(DOCUMENT EXCERPT):
───
HBASE-29889 Add XXH3 Hash Support to Bloom Filter by jinhyukify · Pull Request #7740 · apache/hbase

jinhyukify · 2026-02-11T18:14:57Z

Jira https://issues.apache.org/jira/browse/HBASE-29889

This PR adds XXH3 as a new Bloom filter hash type. XXH3 is designed for modern CPU architectures and shows clearly better performance than the existing Jenkins/Murmur/Murmur3 hashes used today.

Benchmark results and brief implementation notes can be found here:
Benchmark and Design Notes (Google Doc)

Benchmark test code here: jinhyukify/xxh3-benchmark

… hashing

jinhyukify · 2026-02-11T18:17:57Z

hbase-common/src/main/java/org/apache/hadoop/hbase/util/XXH3.java

+    (byte) 0x8f, (byte) 0x95, (byte) 0x16, (byte) 0x04, (byte) 0x28, (byte) 0xaf, (byte) 0xd7,
+    (byte) 0xfb, (byte) 0xca, (byte) 0xbb, (byte) 0x4b, (byte) 0x40, (byte) 0x7e, };
+
+  // Pre-converted longs from DefaultSecret to avoid reconstruction at runtime


This matches the little-endian value we get from reading the default secret bytes as-is.
Pre-computing it as a long like this gave a small performance bump when I tested.

This loads an additional set of 37 long values as static fields.
There’s some overhead from keeping these statically initialized values around, but the performance gains make it worthwhile.

jinhyukify · 2026-02-11T18:24:47Z

hbase-common/src/main/java/org/apache/hadoop/hbase/util/RowColBloomHashKey.java

+    // Optimization: when the offset points to the last 8 bytes,
+    // we can return the precomputed trailing long value directly.
+    if (offset + Bytes.SIZEOF_LONG == totalLength) {
+      return LAST_8_BYTES;


This approach gave better performance in the 9–16 byte hash path.

jinhyukify · 2026-02-11T18:26:38Z

hbase-server/src/main/java/org/apache/hadoop/hbase/io/hfile/CompoundBloomFilter.java

+    sb.append(BloomFilterUtil.STATS_RECORD_SEP + "Hash type: " + hashType)
+      .append(" (" + Optional.ofNullable(Hash.getInstance(hashType))
───
(GIVEN INFORMATION):
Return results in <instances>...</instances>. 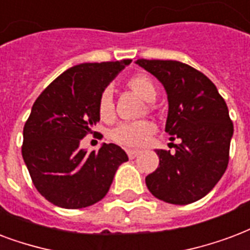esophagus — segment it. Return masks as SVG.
───
(CHALLENGE A):
In the pull request text, how many additional long values does the change load as static fields?
(CHALLENGE B):
Reproduce part of the pull request text word for word: begin at the words "There’s some overhead" and stop after "long value directly.".
(CHALLENGE C):
List every Java source file path named in the pull request text.

(COMPLETE ANSWER A):
37

(COMPLETE ANSWER B):
There’s some overhead from keeping these statically initialized values around, but the performance gains make it worthwhile.

jinhyukify · 2026-02-11T18:24:47Z

hbase-common/src/main/java/org/apache/hadoop/hbase/util/RowColBloomHashKey.java

+    // Optimization: when the offset points to the last 8 bytes,
+    // we can return the precomputed trailing long value directly.

(COMPLETE ANSWER C):
hbase-common/src/main/java/org/apache/hadoop/hbase/util/XXH3.java
hbase-common/src/main/java/org/apache/hadoop/hbase/util/RowColBloomHashKey.java
hbase-server/src/main/java/org/apache/hadoop/hbase/io/hfile/CompoundBloomFilter.java